A Green Mountain spokeswoman said the company would not
speculate on changes to the K-Cup market as a result of the
deal.
Peet's also plans to eventually sell its namesake coffee in
K-Cup forms, joining the fast-growing segment. Shipments of K-Cups
are up 60% through its first three-quarters to $1.18 billion units,
according to Green Mountain Coffee, while shipments of the machines
needed to brew the cups are up 144% during that time.
By acquiring Diedrich, Peet's will also get the infrastructure
needed to get set up those capabilities.
Peet's shares rallied on the news, jumping $3.56, or 10.3%, to
$38.13 in recent trading, while Deidrich shares were at $25.79, up
$5.43, or 26.7% but below the $26 a share offer price. Green
Mountain also rose $1.56, or 2.3%, to $68.49.
The deal could help further the single-serve market as an
alternative to coffee houses, potentially setting the category up
to compete with the convenience of places including Starbucks Inc.

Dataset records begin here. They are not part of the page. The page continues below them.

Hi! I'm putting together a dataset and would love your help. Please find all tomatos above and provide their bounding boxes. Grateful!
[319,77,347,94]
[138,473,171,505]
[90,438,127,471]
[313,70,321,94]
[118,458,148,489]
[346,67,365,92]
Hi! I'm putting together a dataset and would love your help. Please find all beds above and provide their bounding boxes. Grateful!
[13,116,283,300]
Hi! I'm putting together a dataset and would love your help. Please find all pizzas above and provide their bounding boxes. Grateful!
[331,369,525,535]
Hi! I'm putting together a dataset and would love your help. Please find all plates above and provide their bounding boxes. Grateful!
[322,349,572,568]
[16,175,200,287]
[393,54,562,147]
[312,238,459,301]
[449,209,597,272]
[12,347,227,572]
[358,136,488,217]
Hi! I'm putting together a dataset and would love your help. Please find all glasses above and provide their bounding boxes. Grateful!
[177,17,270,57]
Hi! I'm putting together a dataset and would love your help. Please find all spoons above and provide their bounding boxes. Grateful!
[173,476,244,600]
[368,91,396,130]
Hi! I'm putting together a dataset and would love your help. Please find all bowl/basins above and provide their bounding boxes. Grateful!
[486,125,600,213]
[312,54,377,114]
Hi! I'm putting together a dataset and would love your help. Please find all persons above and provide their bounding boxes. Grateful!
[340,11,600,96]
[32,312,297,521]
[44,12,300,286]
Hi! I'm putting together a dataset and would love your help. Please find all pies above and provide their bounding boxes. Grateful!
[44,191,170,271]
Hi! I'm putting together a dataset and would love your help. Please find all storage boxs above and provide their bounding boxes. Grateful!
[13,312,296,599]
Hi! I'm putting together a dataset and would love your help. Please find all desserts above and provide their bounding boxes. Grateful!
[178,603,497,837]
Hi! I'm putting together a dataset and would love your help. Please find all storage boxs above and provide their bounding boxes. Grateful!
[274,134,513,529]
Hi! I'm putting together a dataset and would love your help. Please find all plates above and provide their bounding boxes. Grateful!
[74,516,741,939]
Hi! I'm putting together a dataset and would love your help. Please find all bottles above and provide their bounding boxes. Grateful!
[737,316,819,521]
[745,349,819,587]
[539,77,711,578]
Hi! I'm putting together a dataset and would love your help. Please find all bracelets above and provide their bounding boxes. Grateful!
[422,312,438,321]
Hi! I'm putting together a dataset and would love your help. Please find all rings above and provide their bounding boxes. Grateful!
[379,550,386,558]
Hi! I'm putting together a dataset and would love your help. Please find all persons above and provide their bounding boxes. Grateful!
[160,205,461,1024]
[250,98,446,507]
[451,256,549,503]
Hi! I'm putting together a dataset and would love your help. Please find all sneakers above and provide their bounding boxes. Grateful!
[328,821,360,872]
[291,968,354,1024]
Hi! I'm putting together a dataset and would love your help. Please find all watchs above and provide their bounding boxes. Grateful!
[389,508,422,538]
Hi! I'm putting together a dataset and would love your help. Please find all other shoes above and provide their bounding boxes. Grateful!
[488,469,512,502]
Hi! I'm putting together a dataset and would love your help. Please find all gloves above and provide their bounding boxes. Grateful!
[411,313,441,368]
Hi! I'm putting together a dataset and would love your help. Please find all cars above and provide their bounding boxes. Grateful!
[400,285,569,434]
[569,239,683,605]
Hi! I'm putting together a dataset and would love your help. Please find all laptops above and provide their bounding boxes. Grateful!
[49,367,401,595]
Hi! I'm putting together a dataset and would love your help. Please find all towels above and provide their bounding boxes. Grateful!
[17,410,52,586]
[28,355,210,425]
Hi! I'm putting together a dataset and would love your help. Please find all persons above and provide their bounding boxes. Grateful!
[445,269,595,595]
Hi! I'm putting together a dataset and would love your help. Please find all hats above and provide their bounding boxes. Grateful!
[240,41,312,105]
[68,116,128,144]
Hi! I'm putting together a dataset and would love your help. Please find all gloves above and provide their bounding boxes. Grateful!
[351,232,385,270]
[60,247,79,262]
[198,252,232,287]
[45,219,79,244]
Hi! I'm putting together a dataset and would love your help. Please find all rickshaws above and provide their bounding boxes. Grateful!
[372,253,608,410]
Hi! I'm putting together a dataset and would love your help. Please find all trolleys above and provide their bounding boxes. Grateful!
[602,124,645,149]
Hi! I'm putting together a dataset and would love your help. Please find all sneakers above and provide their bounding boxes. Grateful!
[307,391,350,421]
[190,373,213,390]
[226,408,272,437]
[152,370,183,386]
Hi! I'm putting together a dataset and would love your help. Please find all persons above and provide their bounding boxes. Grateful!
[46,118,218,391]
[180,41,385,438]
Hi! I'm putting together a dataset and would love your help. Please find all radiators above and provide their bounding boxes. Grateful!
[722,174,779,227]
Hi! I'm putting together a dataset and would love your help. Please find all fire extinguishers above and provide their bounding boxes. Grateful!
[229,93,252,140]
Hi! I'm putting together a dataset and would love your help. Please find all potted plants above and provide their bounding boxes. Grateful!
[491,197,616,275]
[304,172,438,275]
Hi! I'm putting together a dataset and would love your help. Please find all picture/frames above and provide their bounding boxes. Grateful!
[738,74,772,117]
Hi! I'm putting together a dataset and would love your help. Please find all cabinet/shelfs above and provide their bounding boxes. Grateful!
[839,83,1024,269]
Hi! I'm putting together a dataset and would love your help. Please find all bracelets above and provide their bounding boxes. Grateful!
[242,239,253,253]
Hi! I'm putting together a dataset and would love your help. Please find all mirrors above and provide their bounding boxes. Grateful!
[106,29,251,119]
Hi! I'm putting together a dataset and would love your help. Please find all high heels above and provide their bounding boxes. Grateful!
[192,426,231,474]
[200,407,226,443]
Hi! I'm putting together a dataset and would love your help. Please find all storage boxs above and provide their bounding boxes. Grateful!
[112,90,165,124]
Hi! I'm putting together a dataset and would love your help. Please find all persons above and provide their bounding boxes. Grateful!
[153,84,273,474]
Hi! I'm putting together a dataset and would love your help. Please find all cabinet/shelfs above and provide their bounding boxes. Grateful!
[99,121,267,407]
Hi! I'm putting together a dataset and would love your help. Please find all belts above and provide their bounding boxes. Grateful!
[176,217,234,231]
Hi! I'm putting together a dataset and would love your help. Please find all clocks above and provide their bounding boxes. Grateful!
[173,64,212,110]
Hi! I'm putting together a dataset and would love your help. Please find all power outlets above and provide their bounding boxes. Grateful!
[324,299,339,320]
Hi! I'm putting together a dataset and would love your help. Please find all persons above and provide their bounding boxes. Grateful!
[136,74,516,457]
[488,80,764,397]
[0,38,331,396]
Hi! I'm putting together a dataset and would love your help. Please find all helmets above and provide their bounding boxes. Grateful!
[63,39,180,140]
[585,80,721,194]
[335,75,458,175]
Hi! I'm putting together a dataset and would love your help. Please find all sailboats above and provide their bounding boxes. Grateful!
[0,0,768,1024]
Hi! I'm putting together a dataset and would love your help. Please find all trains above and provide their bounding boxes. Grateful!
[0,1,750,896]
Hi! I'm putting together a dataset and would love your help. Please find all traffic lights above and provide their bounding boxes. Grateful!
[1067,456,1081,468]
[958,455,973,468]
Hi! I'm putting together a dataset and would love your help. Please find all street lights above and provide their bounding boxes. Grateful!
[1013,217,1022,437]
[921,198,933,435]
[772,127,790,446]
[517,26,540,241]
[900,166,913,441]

(SBUX), said Greg Schroeder, analyst at Jesup & Lamont,
although he noted that K-cups have a long way to go to make a dent
in the away-from-home coffee business. Starbucks has recently
joined the single-serve coffee game with its instant coffee product
Via.
"The thing that Starbucks has to be aware of is that something
is working well in the home market that could take share down the
road," said Schroeder.
Other consumers may not take as fast. K-Cups require an upfront
investment for a brewer, with the basic model listed for $89.95 on
Keurig's Web site. While a K-Cup may cost about 60 cents per unit,
many consumers may prefer to have someone else hand them their cup
of coffee.
"The American consumer doesn't think that way. Convenience
matters," Oppenheimer & Co. analyst Matthew DiFrisco said.
"It's not as easy as handing a guy $2 at Starbucks for coffee."